Did you re-test the past models with the new prompt you found? How many times did you run each prompt? Did you use the same rubric to score each experiment?
> Did you re-test the past models with the new prompt you found?
Yeah, initially I wrote this test/benchmark harness because I wanted to compare multiple different prompts for the same tasks and the same model, but obviously eventually grew out from there. But it still has the prompts at core, and I re-run everything whenever something changes, or I add new models to it.
> How many times did you run each prompt?
It's structured in a way of Category > Task > Case and that's mixed with a list of Prompts for each Task, then each Case runs with each of the Prompts. So I guess you could say that each prompt gets "exercised" the number of existing cases that exists for the Task they're in.
> Did you use the same rubric to score each experiment?
I'm not sure if you mean something specific by "rubric" (I'm not from academia), but they're all pretty much binary "passed" or "not passed". The coding ones are backed by unit tests that were failing, and after test case must pass without being changed, translation ones backed by (mostly) simple string checking, and so on.

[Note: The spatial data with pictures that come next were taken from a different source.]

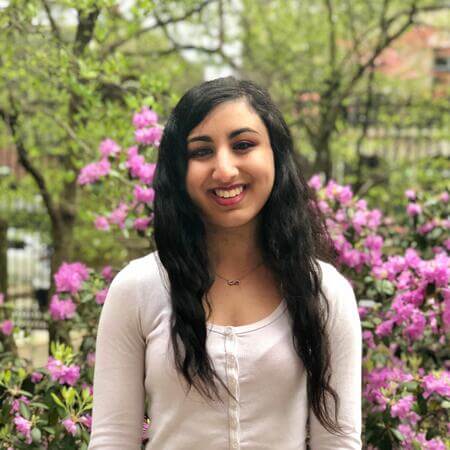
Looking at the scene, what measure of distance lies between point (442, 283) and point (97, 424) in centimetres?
157

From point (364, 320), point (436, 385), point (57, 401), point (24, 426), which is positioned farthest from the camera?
point (364, 320)

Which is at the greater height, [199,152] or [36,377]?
[199,152]

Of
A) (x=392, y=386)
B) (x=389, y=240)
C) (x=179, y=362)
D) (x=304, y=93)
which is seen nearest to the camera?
(x=179, y=362)

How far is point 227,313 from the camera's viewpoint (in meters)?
1.90

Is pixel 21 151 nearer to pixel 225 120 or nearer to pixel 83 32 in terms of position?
pixel 83 32

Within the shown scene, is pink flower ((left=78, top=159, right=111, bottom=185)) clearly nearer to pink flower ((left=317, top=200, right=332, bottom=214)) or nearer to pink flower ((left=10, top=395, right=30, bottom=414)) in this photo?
pink flower ((left=317, top=200, right=332, bottom=214))

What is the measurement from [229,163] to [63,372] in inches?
51.3

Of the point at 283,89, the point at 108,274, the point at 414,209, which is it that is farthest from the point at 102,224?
the point at 283,89

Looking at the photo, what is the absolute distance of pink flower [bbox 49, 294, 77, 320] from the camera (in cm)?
331

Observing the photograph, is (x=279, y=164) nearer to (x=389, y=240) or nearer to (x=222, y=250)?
(x=222, y=250)

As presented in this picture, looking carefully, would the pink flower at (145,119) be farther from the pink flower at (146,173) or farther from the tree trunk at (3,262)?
the tree trunk at (3,262)

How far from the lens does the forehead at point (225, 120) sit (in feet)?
6.11

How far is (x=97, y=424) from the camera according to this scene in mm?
1849

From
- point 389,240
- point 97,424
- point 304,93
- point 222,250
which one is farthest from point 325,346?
point 304,93
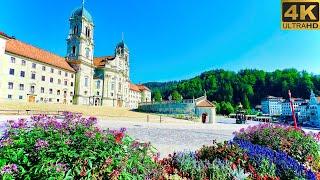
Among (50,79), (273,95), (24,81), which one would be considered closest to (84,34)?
(50,79)

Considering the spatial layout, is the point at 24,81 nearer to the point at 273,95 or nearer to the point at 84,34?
the point at 84,34

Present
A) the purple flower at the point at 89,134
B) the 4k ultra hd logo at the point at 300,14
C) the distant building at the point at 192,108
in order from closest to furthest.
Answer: the purple flower at the point at 89,134, the 4k ultra hd logo at the point at 300,14, the distant building at the point at 192,108

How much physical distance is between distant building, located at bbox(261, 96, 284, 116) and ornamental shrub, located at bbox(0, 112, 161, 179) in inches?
6301

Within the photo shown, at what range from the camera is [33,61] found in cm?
5966

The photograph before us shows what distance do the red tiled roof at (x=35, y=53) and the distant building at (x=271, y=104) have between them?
11427 centimetres

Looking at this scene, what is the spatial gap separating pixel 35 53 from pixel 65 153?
65624 millimetres

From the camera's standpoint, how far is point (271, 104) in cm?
15388

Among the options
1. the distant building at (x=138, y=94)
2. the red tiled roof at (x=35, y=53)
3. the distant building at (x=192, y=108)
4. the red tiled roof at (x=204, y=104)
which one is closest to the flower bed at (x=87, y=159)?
the distant building at (x=192, y=108)

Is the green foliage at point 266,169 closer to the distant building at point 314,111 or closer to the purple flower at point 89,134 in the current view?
the purple flower at point 89,134

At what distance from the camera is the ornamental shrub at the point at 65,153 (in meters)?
3.15

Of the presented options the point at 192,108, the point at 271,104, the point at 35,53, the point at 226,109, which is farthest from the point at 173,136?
the point at 271,104

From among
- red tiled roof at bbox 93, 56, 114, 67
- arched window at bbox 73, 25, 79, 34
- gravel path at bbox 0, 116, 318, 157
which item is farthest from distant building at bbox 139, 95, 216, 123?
arched window at bbox 73, 25, 79, 34

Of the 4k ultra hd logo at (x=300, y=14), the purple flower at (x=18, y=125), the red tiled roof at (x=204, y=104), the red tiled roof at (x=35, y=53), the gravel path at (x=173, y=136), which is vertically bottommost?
the gravel path at (x=173, y=136)

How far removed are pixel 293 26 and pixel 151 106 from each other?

I don't have any tasks or cases that are "Rate this solution from 0-10" or similar.
I'm sure it's somewhere in the details somewhere, but after a quick skim I didn't find anything outlined about how you managed and used the prompts, and if it was per model or not.
Thanks a bunch for being open to answering questions here, and thanks for trying to attack this particular problem with scientific rigor, even if it's really difficult to do so.